TASK A:
Name every town or city that appears in the post about the British health care system.
TASK B:
Put this sentence from the post about the British health care system into Spanish: "Mr Bhutto failed to appear at the inquest and a summons had to be issued for him to attend the resumed hearing later in the year."
TASK C:
Carry on the post about the British health care system, picking up after its last sentence.

EXCERPT TO READ:
[Start of Attachment]
The Supreme Court is hearing arguments in the ObamaCare case today. Here’s to hoping they’re also paying attention to headlines coming out of the British health care system.
Woman died after Muslim nurse refused help as he was praying. Islam may be the most rigidly legalistic religion ever devised. Here, it seems, a nurse who happened to be Muslim, coupled with multi-culti respect for that which has not earned such, led to a woman’s death. The nurse’s respect for non-Muslim life is matched by his respect for the country’s non-Muslim laws.
Carer Zoe Shaw told the Sheffield hearing: “It took between five and ten minutes because he was praying upstairs in the office on his prayer mat. A staff member told me we had to wait for him to finish.”
An ambulance was not called for nearly four hours after Mrs Griffiths fell from bed and cut her head and suffered a gash to her hip at the privately-run Valley Park Nursing Home in Wombwell, near Barnsley.
She died later in hospital. Mr Bhutto failed to appear at the inquest and a summons had to be issued for him to attend the resumed hearing later in the year.
Elderly dying due to “despicable age discrimination in NHS.” ObamaCare’s IPAB may take lessons from the NHS:
Deaths from cancer are reducing in most age groups but at a slower rate in those aged 74 to 84 and are increasing in people aged 85 and over, the report said.
[End of Attachment]
DATA EXTRACTS:
[Start of Attachment]
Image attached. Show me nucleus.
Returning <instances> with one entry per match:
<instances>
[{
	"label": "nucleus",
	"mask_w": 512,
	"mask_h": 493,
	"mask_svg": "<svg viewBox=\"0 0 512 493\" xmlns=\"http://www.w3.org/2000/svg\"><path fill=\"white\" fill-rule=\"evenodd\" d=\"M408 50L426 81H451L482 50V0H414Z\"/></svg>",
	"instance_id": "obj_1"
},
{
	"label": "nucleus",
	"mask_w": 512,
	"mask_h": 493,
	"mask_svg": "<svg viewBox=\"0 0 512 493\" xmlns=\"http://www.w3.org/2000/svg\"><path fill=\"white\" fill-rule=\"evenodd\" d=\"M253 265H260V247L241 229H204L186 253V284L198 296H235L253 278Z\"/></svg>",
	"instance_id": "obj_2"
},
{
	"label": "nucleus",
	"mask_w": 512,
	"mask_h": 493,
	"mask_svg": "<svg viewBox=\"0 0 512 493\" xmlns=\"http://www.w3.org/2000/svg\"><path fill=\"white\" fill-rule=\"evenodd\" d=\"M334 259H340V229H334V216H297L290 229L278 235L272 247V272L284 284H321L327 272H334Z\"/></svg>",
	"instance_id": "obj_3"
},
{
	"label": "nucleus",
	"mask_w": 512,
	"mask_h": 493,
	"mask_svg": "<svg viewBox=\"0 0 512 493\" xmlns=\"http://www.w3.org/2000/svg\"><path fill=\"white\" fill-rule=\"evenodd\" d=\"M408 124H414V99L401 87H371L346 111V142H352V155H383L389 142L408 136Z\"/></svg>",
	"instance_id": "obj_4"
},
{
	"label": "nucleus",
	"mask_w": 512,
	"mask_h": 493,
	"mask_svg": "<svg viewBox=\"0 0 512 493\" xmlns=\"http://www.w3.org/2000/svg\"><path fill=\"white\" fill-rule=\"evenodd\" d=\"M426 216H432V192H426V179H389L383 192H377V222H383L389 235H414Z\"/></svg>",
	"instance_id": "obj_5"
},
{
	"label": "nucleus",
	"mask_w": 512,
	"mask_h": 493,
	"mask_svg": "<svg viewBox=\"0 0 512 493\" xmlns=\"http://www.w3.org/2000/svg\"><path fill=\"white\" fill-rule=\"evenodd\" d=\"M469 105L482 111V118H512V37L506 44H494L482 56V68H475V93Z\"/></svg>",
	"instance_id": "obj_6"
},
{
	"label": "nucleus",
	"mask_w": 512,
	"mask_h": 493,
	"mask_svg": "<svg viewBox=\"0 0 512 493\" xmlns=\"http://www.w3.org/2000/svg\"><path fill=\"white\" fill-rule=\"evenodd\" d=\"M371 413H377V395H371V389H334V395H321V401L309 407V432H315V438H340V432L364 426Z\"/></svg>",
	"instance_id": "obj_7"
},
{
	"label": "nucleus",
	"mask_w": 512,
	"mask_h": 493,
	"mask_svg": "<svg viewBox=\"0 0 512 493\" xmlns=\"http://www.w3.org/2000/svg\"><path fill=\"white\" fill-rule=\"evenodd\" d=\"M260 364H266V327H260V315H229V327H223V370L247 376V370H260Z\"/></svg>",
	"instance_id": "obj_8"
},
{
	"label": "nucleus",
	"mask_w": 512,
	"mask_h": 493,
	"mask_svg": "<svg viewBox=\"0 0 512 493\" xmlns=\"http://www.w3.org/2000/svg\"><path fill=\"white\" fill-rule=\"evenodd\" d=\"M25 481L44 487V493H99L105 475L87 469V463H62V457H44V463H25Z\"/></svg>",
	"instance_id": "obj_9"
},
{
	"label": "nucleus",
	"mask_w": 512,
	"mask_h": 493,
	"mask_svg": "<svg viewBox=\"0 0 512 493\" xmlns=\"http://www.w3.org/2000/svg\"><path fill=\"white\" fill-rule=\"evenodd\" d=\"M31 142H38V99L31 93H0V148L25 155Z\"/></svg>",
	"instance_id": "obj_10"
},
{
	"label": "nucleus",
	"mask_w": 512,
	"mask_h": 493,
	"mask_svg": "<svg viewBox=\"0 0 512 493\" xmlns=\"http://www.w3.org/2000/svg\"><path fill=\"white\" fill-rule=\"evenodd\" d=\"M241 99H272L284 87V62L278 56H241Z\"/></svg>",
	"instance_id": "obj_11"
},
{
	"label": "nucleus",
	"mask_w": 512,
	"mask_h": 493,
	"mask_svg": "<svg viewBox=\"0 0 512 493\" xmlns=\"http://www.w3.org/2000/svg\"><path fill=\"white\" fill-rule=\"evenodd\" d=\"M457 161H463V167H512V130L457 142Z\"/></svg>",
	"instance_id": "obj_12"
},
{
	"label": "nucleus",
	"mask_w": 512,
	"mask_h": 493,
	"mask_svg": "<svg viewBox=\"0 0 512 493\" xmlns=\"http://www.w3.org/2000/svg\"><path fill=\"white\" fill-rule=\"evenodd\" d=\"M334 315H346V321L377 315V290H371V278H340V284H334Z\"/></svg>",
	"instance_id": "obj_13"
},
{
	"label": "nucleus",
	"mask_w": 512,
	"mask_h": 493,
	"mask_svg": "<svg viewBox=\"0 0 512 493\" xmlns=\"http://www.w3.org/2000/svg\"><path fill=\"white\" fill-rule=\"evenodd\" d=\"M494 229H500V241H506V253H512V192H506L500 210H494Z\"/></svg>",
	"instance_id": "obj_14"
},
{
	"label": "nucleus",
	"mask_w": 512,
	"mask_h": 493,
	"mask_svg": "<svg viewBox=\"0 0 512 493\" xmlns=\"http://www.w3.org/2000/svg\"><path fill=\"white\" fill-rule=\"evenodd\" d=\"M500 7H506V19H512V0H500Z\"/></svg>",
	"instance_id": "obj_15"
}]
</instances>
[End of Attachment]
RESULT A:
Sheffield, Wombwell, Barnsley

RESULT B:
El señor Bhutto no compareció en la investigación judicial y hubo que emitir una citación para que asistiera a la audiencia reanudada más adelante en el año.

RESULT C:
The report, The Age Old Excuse: the under treatment of older cancer patients, said treatment options are too often recommended on the basis of age rather than how fit the patient is.
Professor Riccardo Audisio, Consultant Surgical Oncologist at St Helens Hospital, said: “It is despicable to neglect, not to offer, not to even go near to the best treatment option only on the simple basis of the patient’s age.
“This has been a horrible mistake that, particularly in the UK, we have suffered from.”
As one lovely commenter on that story noted:
The NHS is not a bottomless pit where money flows freely. I doubt whether all the elderly want to be around anyway. They receive treatment only to return to a lonely house where no one visits, except a council care worker. And we all know how they must look forward to that.
That comment is one of several that turn questions of life and death into answers over pennies and pounds. When health care is just another government program, it’s just another government program.